Winter is a death of sorts. Grey mornings, cold, leafless, quiet landscapes. Roots, reaching, stretch to soak in moisture from deep within the earth. We humans hurry from buildings to cars to grocery stores, no skip in our walk, unnoticing and unnoticed. Nature sleeping, yet alive with unseen movement just below the surface.
Death, in similar fashion, sends us scrambling for shelter within comforting words. Death forces us to stretch the roots of our believing deep into our questioning souls, to find the moisture of the spirit there. It reminds us we, like nature, have seasons and reasons enough to track our passages. We sit with someone else’s dying and get in touch with our own. We know something profound is happening we cannot decipher with our eyes.
I cannot sit with the death of someone I’ve loved without both the joy and the pain of it. The laughter shared, the things said, the memories bonded in that exchange of one life with another. The loss, the unfinished dance, the things unsaid. Such a mystery, to laugh and to cry with the same experience, death.
We are, after all, nature’s sibling. We look back over our shoulder to claim a common source. We can learn from winter. She’s been doing her dance long before we drew our first breath. She’ll be here long after we’ve taken our last.
The sun breaks across the winter sky and within its wink, a hint of spring. A memory breaks across the landscape of a dead friend’s life and brings them rushing back, alive in us. For but a moment, we languish in the smile of it, the pain of it, the song of it that rises up in us from somewhere we know not:
Death only is for those who cannot see beneath it. With death, a friendship vaults into lasting presence that lives in the one who remembers.
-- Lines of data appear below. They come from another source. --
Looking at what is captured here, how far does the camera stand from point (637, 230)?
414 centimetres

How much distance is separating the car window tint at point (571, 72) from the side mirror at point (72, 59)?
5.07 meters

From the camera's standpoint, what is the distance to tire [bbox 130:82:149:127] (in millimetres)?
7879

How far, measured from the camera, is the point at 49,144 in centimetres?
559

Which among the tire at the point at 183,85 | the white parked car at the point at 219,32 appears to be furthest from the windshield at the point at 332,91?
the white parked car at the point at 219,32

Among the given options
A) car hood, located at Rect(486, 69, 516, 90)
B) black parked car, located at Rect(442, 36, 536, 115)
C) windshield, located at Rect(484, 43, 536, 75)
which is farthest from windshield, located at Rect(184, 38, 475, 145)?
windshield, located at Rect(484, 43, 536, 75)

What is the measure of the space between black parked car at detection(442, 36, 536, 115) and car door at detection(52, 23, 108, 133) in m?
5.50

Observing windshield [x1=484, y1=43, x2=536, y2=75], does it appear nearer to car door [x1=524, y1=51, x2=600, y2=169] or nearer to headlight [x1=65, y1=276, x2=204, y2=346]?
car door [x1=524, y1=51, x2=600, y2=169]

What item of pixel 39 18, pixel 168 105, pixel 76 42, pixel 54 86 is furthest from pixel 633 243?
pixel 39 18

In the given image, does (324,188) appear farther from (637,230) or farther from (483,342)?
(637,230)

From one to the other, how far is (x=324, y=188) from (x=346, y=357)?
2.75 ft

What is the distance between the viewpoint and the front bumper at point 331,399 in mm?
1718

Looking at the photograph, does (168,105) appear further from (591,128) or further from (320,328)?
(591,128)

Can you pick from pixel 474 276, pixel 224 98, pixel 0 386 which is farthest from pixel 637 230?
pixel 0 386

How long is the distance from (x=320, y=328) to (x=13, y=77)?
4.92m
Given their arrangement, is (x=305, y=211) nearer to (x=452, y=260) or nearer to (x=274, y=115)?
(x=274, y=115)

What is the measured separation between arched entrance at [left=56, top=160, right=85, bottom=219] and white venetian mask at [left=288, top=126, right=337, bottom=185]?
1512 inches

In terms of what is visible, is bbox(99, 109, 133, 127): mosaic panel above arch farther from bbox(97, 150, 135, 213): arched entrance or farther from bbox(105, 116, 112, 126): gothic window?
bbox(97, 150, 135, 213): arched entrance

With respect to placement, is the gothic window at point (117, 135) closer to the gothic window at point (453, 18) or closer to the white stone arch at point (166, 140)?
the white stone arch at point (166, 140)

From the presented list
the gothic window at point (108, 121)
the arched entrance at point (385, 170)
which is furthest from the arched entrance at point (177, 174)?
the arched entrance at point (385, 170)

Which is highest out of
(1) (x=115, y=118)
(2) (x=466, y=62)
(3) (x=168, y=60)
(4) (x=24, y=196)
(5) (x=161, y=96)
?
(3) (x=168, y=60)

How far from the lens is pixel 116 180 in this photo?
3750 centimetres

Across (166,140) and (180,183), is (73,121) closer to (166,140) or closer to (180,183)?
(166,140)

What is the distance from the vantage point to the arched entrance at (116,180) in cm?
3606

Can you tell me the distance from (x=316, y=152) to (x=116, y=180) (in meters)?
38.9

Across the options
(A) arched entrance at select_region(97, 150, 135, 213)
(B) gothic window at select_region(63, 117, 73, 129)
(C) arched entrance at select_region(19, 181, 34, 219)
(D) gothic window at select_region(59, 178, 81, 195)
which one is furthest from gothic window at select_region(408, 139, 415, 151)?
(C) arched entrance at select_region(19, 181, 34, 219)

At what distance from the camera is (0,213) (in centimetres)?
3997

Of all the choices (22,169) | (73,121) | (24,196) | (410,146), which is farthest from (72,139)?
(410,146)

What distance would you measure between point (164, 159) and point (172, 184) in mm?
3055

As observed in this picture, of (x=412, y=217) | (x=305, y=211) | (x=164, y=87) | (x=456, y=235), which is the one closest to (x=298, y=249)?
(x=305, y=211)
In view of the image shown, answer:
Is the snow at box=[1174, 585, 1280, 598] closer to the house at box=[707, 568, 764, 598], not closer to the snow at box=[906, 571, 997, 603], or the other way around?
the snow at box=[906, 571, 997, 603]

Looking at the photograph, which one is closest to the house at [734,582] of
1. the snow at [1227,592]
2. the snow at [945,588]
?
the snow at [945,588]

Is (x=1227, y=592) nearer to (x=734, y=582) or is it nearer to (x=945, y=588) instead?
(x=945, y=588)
In that sense, Dear Friend, death is no more for us.
Perhaps that’s enough for now. Winter carries spring and spring, winter. We carry the dead within ourselves, their passing embedded in our living. They carry the mystery with them silently into death and wait. Nothing is lost.
I’ll continue to cry and continue to smile with the death of those I love. I’ll continue to love winter with spring hidden within its sleeve. I’ll continue to pay attention to my breathing as a sacred thread that bonds us all, the dead, the eternal, nature, myself.
I’ll continue to live until I die. And then? I’ll continue to breathe into the mystery of it.